■ SHORT PROBLEM
Copy the records word for word, from their beginning through the line that contains "Answer: the rectangular", including both ends. Omit the pictures from your answer.

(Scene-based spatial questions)
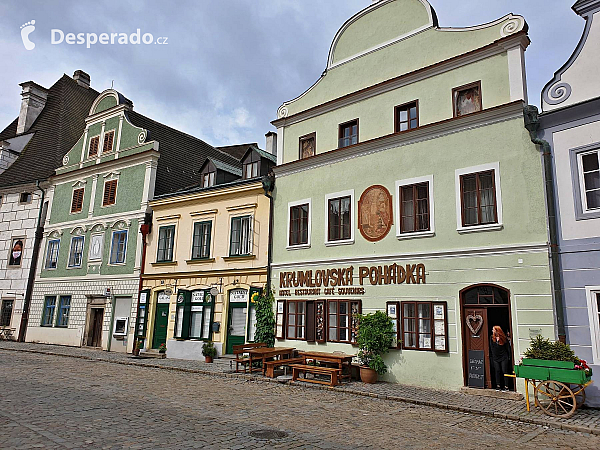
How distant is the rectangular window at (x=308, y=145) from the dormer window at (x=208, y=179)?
574 centimetres

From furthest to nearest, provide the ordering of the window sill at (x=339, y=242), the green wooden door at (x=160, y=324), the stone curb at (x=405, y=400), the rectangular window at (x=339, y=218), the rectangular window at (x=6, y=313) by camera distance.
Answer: the rectangular window at (x=6, y=313) < the green wooden door at (x=160, y=324) < the rectangular window at (x=339, y=218) < the window sill at (x=339, y=242) < the stone curb at (x=405, y=400)

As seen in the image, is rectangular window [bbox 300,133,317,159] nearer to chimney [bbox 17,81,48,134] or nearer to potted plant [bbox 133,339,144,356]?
potted plant [bbox 133,339,144,356]

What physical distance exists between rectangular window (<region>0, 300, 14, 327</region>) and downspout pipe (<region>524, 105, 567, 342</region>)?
2887 centimetres

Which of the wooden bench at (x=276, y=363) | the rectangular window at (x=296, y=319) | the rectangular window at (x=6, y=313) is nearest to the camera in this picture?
the wooden bench at (x=276, y=363)

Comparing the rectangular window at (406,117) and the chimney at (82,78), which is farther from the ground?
the chimney at (82,78)

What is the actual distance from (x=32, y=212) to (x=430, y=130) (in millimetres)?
25093

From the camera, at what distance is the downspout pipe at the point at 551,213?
448 inches

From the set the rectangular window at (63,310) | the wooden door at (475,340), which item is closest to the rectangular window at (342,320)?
the wooden door at (475,340)

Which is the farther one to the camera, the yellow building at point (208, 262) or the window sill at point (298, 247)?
the yellow building at point (208, 262)

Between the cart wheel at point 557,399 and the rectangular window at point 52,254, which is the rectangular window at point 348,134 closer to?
the cart wheel at point 557,399

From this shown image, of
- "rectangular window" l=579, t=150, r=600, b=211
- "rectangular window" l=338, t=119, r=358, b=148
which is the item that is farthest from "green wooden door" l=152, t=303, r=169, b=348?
"rectangular window" l=579, t=150, r=600, b=211

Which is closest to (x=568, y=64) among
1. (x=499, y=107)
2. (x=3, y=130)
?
(x=499, y=107)

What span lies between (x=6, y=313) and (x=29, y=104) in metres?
14.7

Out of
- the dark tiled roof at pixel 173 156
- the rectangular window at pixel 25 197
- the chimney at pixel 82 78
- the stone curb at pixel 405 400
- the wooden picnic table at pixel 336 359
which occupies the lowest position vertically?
the stone curb at pixel 405 400
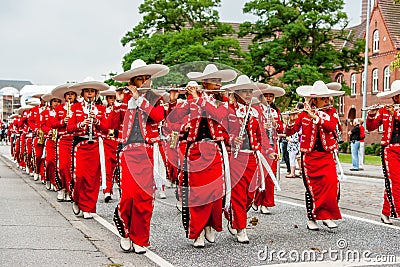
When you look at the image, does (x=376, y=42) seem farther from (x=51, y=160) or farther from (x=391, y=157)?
(x=391, y=157)

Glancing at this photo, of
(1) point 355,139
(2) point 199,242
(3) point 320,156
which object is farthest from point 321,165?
(1) point 355,139

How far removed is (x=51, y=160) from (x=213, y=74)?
7.39 metres

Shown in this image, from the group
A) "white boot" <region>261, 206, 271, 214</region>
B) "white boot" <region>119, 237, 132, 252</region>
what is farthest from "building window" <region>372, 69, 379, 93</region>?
"white boot" <region>119, 237, 132, 252</region>

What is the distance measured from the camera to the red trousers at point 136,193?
784 cm

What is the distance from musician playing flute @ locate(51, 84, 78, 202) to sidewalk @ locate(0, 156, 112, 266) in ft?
1.89

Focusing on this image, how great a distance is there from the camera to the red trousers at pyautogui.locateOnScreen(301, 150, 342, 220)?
9.60m

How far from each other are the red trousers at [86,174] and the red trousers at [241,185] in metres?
2.77

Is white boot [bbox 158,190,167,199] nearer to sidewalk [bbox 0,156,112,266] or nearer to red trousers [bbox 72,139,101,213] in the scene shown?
sidewalk [bbox 0,156,112,266]

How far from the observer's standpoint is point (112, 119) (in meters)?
8.38

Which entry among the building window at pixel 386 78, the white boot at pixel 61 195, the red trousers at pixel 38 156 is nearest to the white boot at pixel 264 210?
the white boot at pixel 61 195

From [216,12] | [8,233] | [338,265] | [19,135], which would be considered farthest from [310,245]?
[216,12]

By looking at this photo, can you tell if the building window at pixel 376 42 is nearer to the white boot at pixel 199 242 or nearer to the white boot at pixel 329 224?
the white boot at pixel 329 224

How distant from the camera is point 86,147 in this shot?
10.8m

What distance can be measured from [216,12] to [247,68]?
246 inches
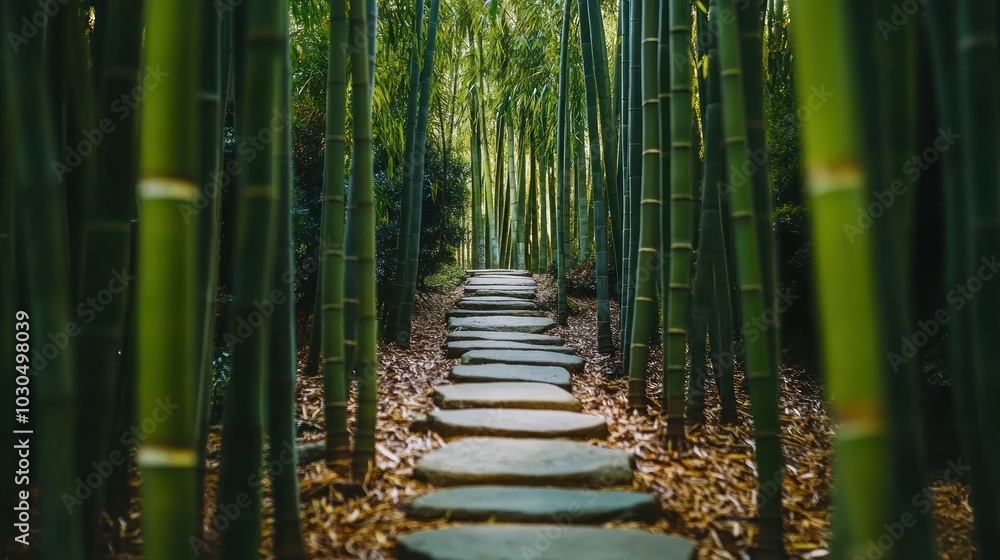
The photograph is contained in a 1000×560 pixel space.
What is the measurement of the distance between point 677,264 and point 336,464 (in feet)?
3.84

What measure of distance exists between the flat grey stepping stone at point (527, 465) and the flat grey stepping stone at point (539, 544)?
1.04ft

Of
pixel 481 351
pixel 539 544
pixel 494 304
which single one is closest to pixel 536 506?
pixel 539 544

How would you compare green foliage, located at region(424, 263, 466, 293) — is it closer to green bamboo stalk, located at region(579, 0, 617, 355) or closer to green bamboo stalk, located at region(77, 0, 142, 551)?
green bamboo stalk, located at region(579, 0, 617, 355)

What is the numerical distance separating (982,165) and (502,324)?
335 cm

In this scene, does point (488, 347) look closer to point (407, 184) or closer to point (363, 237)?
point (407, 184)

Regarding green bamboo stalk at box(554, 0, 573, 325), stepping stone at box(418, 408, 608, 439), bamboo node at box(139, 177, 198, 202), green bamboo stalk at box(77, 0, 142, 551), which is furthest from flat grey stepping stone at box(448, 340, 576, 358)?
bamboo node at box(139, 177, 198, 202)

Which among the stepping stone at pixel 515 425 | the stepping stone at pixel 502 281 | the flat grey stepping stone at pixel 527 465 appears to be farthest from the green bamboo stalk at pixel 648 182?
the stepping stone at pixel 502 281

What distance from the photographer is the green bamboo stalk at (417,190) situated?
3.55 meters

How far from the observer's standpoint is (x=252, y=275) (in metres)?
0.86

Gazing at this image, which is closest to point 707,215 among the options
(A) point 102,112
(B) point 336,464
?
(B) point 336,464

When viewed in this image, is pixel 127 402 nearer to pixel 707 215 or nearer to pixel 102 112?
pixel 102 112

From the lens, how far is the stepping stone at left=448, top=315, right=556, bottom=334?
13.6 feet

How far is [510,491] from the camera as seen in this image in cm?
176

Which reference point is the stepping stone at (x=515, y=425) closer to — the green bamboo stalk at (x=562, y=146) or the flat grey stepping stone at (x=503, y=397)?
the flat grey stepping stone at (x=503, y=397)
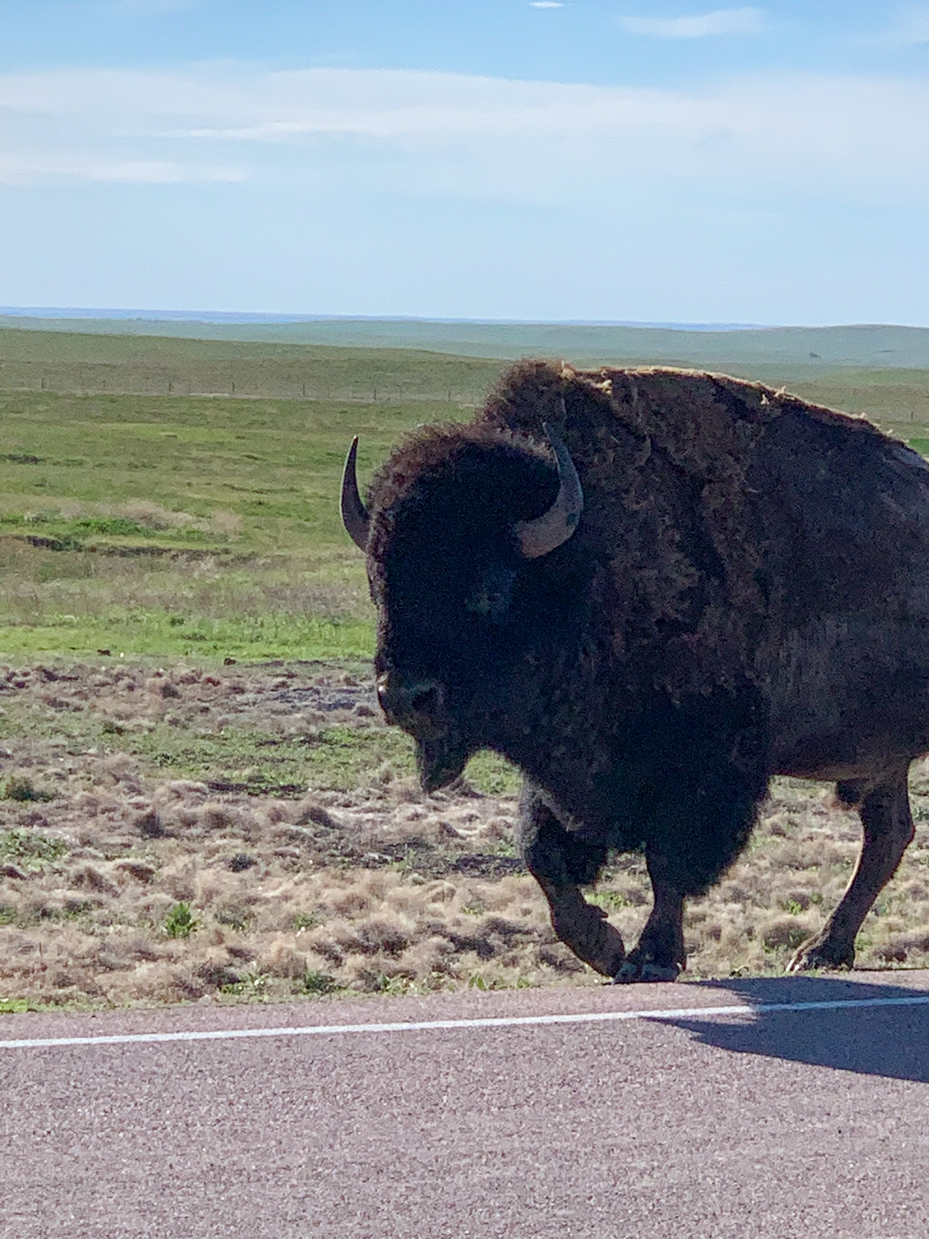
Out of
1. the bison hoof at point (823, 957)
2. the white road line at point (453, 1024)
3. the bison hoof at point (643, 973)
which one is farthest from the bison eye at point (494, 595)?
the bison hoof at point (823, 957)

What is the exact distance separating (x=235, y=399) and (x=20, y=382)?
57.0 ft

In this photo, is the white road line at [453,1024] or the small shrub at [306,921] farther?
the small shrub at [306,921]

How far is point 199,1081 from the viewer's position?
5777 mm

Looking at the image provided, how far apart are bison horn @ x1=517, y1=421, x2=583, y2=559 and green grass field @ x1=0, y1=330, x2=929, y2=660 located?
868mm

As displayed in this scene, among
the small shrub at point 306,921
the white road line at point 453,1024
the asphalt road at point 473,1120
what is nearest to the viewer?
the asphalt road at point 473,1120

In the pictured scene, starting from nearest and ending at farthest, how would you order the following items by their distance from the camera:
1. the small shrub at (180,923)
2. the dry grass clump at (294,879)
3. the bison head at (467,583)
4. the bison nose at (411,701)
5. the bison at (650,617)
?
the bison nose at (411,701), the bison head at (467,583), the bison at (650,617), the dry grass clump at (294,879), the small shrub at (180,923)

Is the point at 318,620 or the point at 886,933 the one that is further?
the point at 318,620

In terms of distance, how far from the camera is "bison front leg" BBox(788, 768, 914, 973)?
891 centimetres

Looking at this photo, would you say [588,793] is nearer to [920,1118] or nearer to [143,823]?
[920,1118]

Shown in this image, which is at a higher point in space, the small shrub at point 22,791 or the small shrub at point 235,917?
the small shrub at point 235,917

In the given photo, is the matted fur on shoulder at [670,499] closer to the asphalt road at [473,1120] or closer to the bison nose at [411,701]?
the bison nose at [411,701]

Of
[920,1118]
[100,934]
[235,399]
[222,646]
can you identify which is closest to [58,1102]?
[920,1118]

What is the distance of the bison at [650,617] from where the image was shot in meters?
7.73

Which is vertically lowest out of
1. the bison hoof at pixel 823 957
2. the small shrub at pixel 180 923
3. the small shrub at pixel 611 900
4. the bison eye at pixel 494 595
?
the small shrub at pixel 611 900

■ RESPONSE
How distant is the rectangular window at (x=308, y=145) from the dormer window at (x=208, y=179)?
574 centimetres

From furthest to nearest, provide the ordering of the window sill at (x=339, y=242), the green wooden door at (x=160, y=324), the stone curb at (x=405, y=400), the rectangular window at (x=339, y=218), the rectangular window at (x=6, y=313) by camera distance.
Answer: the rectangular window at (x=6, y=313) < the green wooden door at (x=160, y=324) < the rectangular window at (x=339, y=218) < the window sill at (x=339, y=242) < the stone curb at (x=405, y=400)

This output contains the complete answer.